From Ohm's Law, we can express current as $I = \frac{V}{R}$.
Since the potential difference ($V$) is the same for both wires:
For wire A: $I_A = \frac{V}{R_A}$
For wire B: $I_B = \frac{V}{R_B}$
Now, let's find the ratio of the currents:
$$ \frac{I_A}{I_B} = \frac{V/R_A}{V/R_B} $$
The 'V' terms cancel out, leaving us with:
$$ \frac{I_A}{I_B} = \frac{R_B}{R_A} $$
This shows that the ratio of the currents is the inverse of the ratio of their resistances.
Step 2: Find the ratio of the resistances ($R_A$ and $R_B$).
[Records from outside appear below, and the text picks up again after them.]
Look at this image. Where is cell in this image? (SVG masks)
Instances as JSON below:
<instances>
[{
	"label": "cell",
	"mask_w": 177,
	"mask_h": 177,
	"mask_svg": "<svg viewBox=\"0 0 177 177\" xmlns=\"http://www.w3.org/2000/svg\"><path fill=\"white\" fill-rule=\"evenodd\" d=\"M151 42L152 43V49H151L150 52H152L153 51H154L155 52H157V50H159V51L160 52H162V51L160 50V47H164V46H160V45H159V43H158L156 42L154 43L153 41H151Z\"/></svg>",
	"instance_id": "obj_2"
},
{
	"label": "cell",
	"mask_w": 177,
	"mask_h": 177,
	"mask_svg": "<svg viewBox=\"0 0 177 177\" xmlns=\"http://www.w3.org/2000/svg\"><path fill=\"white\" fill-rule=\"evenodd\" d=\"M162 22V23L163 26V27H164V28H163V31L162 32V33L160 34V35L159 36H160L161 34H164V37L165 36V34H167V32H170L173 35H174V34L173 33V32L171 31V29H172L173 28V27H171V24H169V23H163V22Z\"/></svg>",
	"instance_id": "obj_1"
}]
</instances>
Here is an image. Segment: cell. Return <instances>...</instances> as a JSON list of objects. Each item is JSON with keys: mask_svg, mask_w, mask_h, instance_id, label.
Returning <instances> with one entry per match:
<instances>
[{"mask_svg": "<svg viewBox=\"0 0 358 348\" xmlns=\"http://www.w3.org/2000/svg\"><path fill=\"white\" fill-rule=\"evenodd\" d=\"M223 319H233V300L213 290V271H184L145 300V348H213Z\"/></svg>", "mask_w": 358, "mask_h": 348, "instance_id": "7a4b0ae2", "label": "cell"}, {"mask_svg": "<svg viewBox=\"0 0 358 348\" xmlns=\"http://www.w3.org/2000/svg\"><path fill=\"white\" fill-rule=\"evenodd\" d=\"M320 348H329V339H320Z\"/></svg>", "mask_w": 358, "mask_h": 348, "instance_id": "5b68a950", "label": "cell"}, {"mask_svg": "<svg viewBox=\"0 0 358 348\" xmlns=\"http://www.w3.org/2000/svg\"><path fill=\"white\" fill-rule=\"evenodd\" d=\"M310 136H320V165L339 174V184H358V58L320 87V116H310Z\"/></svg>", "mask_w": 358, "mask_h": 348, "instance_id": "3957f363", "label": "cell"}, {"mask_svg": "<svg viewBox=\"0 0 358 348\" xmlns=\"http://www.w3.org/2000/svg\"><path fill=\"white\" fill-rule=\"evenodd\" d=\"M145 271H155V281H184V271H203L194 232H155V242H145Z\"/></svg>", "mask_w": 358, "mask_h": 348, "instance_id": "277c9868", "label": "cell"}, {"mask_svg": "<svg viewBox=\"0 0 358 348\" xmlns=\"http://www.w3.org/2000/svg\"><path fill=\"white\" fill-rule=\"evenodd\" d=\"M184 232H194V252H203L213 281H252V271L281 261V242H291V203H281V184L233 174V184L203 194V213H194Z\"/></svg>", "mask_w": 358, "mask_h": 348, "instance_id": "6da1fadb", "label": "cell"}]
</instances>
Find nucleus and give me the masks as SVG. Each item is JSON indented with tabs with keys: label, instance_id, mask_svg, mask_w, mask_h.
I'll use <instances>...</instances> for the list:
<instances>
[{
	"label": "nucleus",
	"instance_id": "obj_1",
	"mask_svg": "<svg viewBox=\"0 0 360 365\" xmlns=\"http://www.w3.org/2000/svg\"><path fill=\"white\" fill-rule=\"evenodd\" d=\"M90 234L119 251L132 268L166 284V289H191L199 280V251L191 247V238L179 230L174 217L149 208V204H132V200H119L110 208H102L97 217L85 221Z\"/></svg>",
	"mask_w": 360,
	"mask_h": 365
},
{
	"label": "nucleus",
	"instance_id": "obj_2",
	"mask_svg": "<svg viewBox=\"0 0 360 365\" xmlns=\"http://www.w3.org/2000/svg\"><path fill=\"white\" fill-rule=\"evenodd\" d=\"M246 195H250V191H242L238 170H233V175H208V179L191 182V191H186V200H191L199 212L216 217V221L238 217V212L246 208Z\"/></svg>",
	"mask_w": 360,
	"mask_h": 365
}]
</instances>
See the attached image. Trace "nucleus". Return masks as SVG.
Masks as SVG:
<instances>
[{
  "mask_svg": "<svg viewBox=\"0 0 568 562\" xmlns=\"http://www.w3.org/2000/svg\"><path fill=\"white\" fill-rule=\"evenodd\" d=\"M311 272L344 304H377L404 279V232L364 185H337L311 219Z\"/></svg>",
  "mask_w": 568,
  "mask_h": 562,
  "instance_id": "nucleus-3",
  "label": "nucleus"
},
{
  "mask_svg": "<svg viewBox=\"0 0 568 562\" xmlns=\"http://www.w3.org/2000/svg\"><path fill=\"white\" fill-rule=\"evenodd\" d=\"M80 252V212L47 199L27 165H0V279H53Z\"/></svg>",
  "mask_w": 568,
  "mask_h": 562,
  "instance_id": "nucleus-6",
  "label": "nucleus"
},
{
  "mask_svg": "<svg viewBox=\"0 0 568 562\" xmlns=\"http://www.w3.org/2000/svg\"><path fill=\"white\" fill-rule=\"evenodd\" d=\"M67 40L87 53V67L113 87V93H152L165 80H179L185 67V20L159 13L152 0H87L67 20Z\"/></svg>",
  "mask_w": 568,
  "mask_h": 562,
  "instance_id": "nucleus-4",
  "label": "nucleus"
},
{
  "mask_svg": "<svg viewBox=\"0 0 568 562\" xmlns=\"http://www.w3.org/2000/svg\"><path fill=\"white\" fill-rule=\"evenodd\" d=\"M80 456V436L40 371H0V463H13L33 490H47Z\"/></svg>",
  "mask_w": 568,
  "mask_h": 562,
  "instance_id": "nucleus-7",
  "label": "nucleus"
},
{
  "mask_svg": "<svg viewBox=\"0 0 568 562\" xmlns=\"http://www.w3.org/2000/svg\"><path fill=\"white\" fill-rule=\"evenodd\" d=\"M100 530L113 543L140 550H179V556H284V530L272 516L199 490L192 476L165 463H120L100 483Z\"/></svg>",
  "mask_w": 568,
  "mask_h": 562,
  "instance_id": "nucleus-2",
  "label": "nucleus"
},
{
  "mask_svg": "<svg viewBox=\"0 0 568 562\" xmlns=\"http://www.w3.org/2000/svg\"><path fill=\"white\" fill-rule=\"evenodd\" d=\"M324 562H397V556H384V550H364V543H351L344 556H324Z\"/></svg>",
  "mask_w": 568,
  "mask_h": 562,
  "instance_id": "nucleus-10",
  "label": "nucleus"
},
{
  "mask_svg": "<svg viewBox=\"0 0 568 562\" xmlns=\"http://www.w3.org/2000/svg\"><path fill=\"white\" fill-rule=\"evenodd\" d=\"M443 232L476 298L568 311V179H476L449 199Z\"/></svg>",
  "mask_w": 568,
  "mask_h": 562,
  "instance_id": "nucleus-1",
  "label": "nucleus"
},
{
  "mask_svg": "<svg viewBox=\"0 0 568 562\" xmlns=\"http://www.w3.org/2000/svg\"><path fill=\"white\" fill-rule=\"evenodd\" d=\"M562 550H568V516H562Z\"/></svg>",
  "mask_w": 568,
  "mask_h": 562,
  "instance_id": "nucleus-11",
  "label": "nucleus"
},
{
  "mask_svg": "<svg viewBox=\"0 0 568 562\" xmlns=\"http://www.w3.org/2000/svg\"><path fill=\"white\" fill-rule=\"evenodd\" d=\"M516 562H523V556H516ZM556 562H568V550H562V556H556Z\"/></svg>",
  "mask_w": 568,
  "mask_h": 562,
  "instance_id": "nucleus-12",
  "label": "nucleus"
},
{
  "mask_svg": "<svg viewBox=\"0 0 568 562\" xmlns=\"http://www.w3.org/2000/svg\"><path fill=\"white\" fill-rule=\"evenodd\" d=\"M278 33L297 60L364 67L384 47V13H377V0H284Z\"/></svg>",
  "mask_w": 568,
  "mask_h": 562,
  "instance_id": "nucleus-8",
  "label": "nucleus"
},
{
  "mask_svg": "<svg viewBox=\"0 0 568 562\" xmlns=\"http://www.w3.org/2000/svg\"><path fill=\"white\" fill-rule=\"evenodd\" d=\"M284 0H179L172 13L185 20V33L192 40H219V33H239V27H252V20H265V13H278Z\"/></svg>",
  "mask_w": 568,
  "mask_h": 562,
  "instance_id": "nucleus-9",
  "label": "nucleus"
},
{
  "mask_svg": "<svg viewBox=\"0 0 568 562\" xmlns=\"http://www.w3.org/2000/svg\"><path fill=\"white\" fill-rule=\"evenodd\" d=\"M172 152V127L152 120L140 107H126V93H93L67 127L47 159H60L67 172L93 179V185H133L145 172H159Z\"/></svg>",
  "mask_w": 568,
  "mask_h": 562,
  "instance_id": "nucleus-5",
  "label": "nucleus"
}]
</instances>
Using the resistance formula, let's write the resistance for each wire:
Resistance of A: $R_A = \rho \frac{L}{A_A}$
Resistance of B: $R_B = \rho \frac{L}{A_B}$
Now, let's find the ratio of their resistances:
$$ \frac{R_A}{R_B} = \frac{\rho \frac{L}{A_A}}{\rho \frac{L}{A_B}} $$
Since $\rho$ and $L$ are the same for both wires, they cancel out:
$$ \frac{R_A}{R_B} = \frac{1/A_A}{1/A_B} = \frac{A_B}{A_A} $$
We are given that $\frac{A_A}{A_B} = \frac{2}{1}$. Therefore, the inverse ratio is:
$$ \frac{R_A}{R_B} = \frac{A_B}{A_A} = \frac{1}{2} $$
Step 3: Calculate the ratio of the currents.
From Step 1, we know that $\frac{I_A}{I_B} = \frac{R_B}{R_A}$.
From Step 2, we found that $\frac{R_A}{R_B} = \frac{1}{2}$, which means $\frac{R_B}{R_A} = \frac{2}{1}$.
Substituting this result back into our current ratio equation:
$$ \frac{I_A}{I_B} = \frac{2}{1} $$
Conclusion
The ratio of the current flowing in wire A to wire B is 2:1.
Intuitive Check: Wire A has a larger cross-sectional area (it's "thicker"). A thicker wire has less resistance to the flow of electrons. Since the same voltage (electrical "pressure") is applied to both, more current will flow through the path of lower resistance, which is wire A. Our result confirms this: the current in A is twice the current in B.